Single by Sam Smith

from the album In the Lonely Hour
- Released: 5 December 2014
- Recorded: 2013
- Genre: Power pop
- Length: 2:47
- Label: Capitol; Method;
- Songwriters: Sam Smith; Matt Prime;
- Producers: Steve Fitzmaurice; Jimmy Napes; Mojam;

Sam Smith singles chronology
| "I'm Not the Only One" (2014) | "Like I Can" (2014) | "Have Yourself a Merry Little Christmas" (2014) |

= Like I Can =

2014 single by Sam Smith

"Like I Can" is a song by the English singer Sam Smith. It was released as a digital download on 5 December 2014 as the fifth single from their debut studio album, In the Lonely Hour (2014). The song was written by Smith and Matt Prime and produced by Steve Fitzmaurice, Jimmy Napes and Mojam. It debuted and peaked at number 9 in the United Kingdom, becoming Smith's fifth UK top 10 single.

== Background, composition and inspiration ==
On 24 October 2014, Smith announced via Twitter that they would be releasing "Like I Can" as the fifth single from their debut album In the Lonely Hour. They posted, "Incredibly happy to announce that my next single will be LIKE I CAN!!".

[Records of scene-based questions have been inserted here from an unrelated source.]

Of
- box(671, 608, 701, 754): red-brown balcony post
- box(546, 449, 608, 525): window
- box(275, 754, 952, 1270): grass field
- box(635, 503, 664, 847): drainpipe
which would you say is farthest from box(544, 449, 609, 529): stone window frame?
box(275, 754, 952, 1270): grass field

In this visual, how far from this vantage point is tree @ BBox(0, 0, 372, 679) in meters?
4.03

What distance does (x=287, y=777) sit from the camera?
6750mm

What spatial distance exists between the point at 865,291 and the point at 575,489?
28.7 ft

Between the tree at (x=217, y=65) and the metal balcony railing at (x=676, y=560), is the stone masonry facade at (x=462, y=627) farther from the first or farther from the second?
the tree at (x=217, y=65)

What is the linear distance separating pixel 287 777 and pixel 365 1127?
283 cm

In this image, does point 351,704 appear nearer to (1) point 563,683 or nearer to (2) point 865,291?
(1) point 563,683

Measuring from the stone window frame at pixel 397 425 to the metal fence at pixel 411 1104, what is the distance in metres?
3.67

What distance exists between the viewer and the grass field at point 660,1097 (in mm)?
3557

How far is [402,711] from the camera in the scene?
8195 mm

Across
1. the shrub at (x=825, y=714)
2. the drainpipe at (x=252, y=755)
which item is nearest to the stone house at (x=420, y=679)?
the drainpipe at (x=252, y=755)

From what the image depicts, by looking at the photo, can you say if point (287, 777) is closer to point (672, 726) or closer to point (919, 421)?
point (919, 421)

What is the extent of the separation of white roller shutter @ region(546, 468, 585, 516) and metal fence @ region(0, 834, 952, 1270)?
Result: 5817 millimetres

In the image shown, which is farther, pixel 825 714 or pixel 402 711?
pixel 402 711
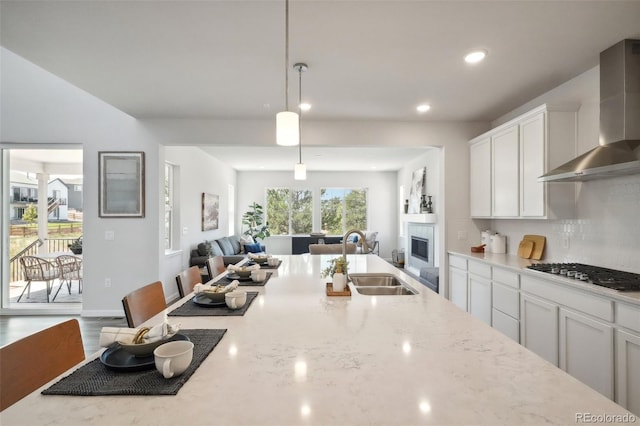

The song's central theme can be interpreted to be about lost or unrequited love. The singer describes different types of people that may approach their love interest but emphasizes that no one will love them as deeply as the singer does.

"Like I Can" is a power pop song written in the key of G minor (sheet music originally published in G minor) at 100bpm. Smith's vocals span from F_{4} to D_{6}.

== Commercial performance ==
"Like I Can" peaked at number 9 on the UK Singles Chart, giving Smith their fifth UK top 10 single. It was the 100th biggest-selling song of 2014 in the United Kingdom, as well as the 58th biggest in 2015. It has also charted at number 19 in New Zealand, number 20 in Australia, and number 99 in the United States.

== Music video ==
The music video is in black and white and features Smith and several men on what appears to be a stag party.

== Live performances ==
Smith performed the song on 9 November 2014, on the fifth live results show of series 11 of The X Factor.

== Track listing ==

Digital download – EP
| No. | Title | Length |
|---|---|---|
| 1. | "Like I Can" (Radio Mix) | 2:47 |
| 2. | "Like I Can" (Artful Remix) | 4:34 |
| 3. | "Like I Can" (Jonas Rathsman Remix) | 7:00 |
| 4. | "Like I Can" (iLL BLU Remix) | 6:30 |

== Covers ==
On 12 October 2015, Jordan Smith and Regina Love covered as a duet battle through song choice selection in The Voice.

On 25 February 2016, Trent Harmon covered the song during the Top 10 round on the fifteenth season of American Idol.

On 24 October 2016, Dave Moisan sang this song during the knockout rounds in The Voice.

On 4 April 2023, Jerome Godwin III and Talia Smith covered as a duet battle through song choice selection in The Voice.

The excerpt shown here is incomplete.